The ratio of transactions that satisfy condition X to the total number of transactions is defined as the support level (support(X)). As an example, if condition X={a,b}, and the total number of transactions is T1={a,b,c}, T2={a,d}, T3=[b,d,e}, T4={a,b,e}, T5={a,b,c}, T6={d,e}, then the total number of transactions is 6, and the number of transactions that satisfy the condition is 3. The total number of transactions is 6, and the number of transactions that satisfy the condition is 3, so support(X)=3/6=0.5.

Next, confidence(X,Y) is the ratio of the number of transactions that satisfy both conditions X and Y to the number of transactions that satisfy condition X. This is expressed as support(X) = support(X∪Y)/support(X). This is expressed as confidence(X,Y)=support(X∪Y)/support(X), using support(X) from earlier.

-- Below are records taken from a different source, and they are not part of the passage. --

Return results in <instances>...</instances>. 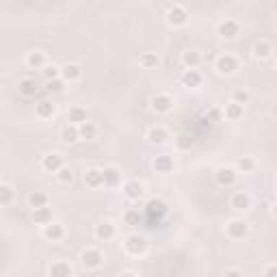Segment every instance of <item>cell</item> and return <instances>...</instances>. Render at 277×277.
<instances>
[{
    "label": "cell",
    "mask_w": 277,
    "mask_h": 277,
    "mask_svg": "<svg viewBox=\"0 0 277 277\" xmlns=\"http://www.w3.org/2000/svg\"><path fill=\"white\" fill-rule=\"evenodd\" d=\"M124 249H126L130 256H143L148 252V240H145V236H141V234H130V236H126V240H124Z\"/></svg>",
    "instance_id": "cell-1"
},
{
    "label": "cell",
    "mask_w": 277,
    "mask_h": 277,
    "mask_svg": "<svg viewBox=\"0 0 277 277\" xmlns=\"http://www.w3.org/2000/svg\"><path fill=\"white\" fill-rule=\"evenodd\" d=\"M167 24L174 26V28H182V26L188 24V11L180 4H174L167 11Z\"/></svg>",
    "instance_id": "cell-2"
},
{
    "label": "cell",
    "mask_w": 277,
    "mask_h": 277,
    "mask_svg": "<svg viewBox=\"0 0 277 277\" xmlns=\"http://www.w3.org/2000/svg\"><path fill=\"white\" fill-rule=\"evenodd\" d=\"M145 212H148L150 219H162L164 214L169 212V206H167V202H162L160 197H152V200L145 204Z\"/></svg>",
    "instance_id": "cell-3"
},
{
    "label": "cell",
    "mask_w": 277,
    "mask_h": 277,
    "mask_svg": "<svg viewBox=\"0 0 277 277\" xmlns=\"http://www.w3.org/2000/svg\"><path fill=\"white\" fill-rule=\"evenodd\" d=\"M80 260H82V266L84 268L96 271V268H100V264L104 262V256H102L100 249H84L82 256H80Z\"/></svg>",
    "instance_id": "cell-4"
},
{
    "label": "cell",
    "mask_w": 277,
    "mask_h": 277,
    "mask_svg": "<svg viewBox=\"0 0 277 277\" xmlns=\"http://www.w3.org/2000/svg\"><path fill=\"white\" fill-rule=\"evenodd\" d=\"M214 180L219 186H234L236 180H238V171L232 167H221V169H216Z\"/></svg>",
    "instance_id": "cell-5"
},
{
    "label": "cell",
    "mask_w": 277,
    "mask_h": 277,
    "mask_svg": "<svg viewBox=\"0 0 277 277\" xmlns=\"http://www.w3.org/2000/svg\"><path fill=\"white\" fill-rule=\"evenodd\" d=\"M226 232H228V236L230 238H234V240H242L245 236L249 234V226L245 221H240V219H232L226 226Z\"/></svg>",
    "instance_id": "cell-6"
},
{
    "label": "cell",
    "mask_w": 277,
    "mask_h": 277,
    "mask_svg": "<svg viewBox=\"0 0 277 277\" xmlns=\"http://www.w3.org/2000/svg\"><path fill=\"white\" fill-rule=\"evenodd\" d=\"M236 70H238V61H236V56L221 54L219 58H216V72H219L221 76H230V74H234Z\"/></svg>",
    "instance_id": "cell-7"
},
{
    "label": "cell",
    "mask_w": 277,
    "mask_h": 277,
    "mask_svg": "<svg viewBox=\"0 0 277 277\" xmlns=\"http://www.w3.org/2000/svg\"><path fill=\"white\" fill-rule=\"evenodd\" d=\"M152 167H154L156 174H171V171L176 169V162L169 154H158L154 160H152Z\"/></svg>",
    "instance_id": "cell-8"
},
{
    "label": "cell",
    "mask_w": 277,
    "mask_h": 277,
    "mask_svg": "<svg viewBox=\"0 0 277 277\" xmlns=\"http://www.w3.org/2000/svg\"><path fill=\"white\" fill-rule=\"evenodd\" d=\"M171 108H174V100H171L167 94H158V96L152 98V110L164 115V113H169Z\"/></svg>",
    "instance_id": "cell-9"
},
{
    "label": "cell",
    "mask_w": 277,
    "mask_h": 277,
    "mask_svg": "<svg viewBox=\"0 0 277 277\" xmlns=\"http://www.w3.org/2000/svg\"><path fill=\"white\" fill-rule=\"evenodd\" d=\"M240 32V24L236 20H226V22L219 24V37L223 39H236Z\"/></svg>",
    "instance_id": "cell-10"
},
{
    "label": "cell",
    "mask_w": 277,
    "mask_h": 277,
    "mask_svg": "<svg viewBox=\"0 0 277 277\" xmlns=\"http://www.w3.org/2000/svg\"><path fill=\"white\" fill-rule=\"evenodd\" d=\"M39 89H42V87H39V82L35 80V78H30V76H28V78H22V80L18 82V91H20L22 96H26V98L37 96Z\"/></svg>",
    "instance_id": "cell-11"
},
{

Here, the Apriori algorithm uses these to extract all correlation rules X ⇒ Y that satisfy the following conditions from all transaction data when the minimum support minsup and the minimum confidence minconf are given as input parameters. (Condition: support(X∪Y)≥minsup, confidence(X,Y)≥minconf)

If we do everything greedily in implementing this algorithm, it will be computationally very expensive and inefficient. For this reason, the apriori algorithm uses the features of support and confidence to search efficiently (the search is divided into two stages: the search for frequent items and the search for correlation rules).

Furthermore, several algorithms have been proposed to improve the Apriori algorithm, including GPS (Generalized Sequential Patterns), SPADE, FreeSpan, PrefixSpan, MAPress, Seq2Pat, SPIRIT, and CloSpan. The following algorithms have been proposed.

Tools that can use this algorithm include “SPMF“, a module of Java, “arules“, a library using R, “apriori“, a module of Clojure, and “Efficient-Apriori“, a module of python.

I will describe how to use spmf from among these.

First, make sure that you have Java 1.8 or higher as the operating environment.
Next, download the executable files spmf.jar and test_files.zip from the download site.
Double-click the downloaded spmf.jar. (For mac) For wondows, right-click on spmf.jar and select “open with…” and “Java Platform”. and “Java Platform”. to run it.

When spmf starts up, the screen will look like the following.

spmf画面

Here is an example with PrefixSpan.

From the “Choose an algorithm” box, select “PrefixSpan”.
Select a test file in the “Choose input file” box. Select “contextPrefixSpan.txt” from the downloaded and unzipped test_fiile.zip. (If you are using Java 11 on a mac, you may not be able to access the file properly. In that case, store the test_file in the top-level user folder.)
Specify the output file in “Choose output file” (create an empty result.txt file in advance).
Set the parameters in “Choose minsup (%)”.
Press “Run algorithm” to run the program.

spmf動作

The result will be output to the result.txt file that you just created.

1 -1 #SUP: 4
1 2 -1 #SUP: 2
1 2 -1 3 -1 #SUP: 2
1 2 -1 4 -1 #SUP: 2
1 2 -1 4 -1 3 -1 #SUP: 2
1 2 -1 6 -1 #SUP: 2
1 -1 1 -1 #SUP: 2
1 -1 2 -1 #SUP: 4
1 -1 2 3 -1 #SUP: 2
1 -1 2 3 -1 1 -1 #SUP: 2
1 -1 2 -1 1 -1 #SUP: 2
1 -1 2 -1 3 -1 #SUP: 2
.......

The algorithm itself is very simple and does not take much time to calculate. The key to using it is in the normalization of the data.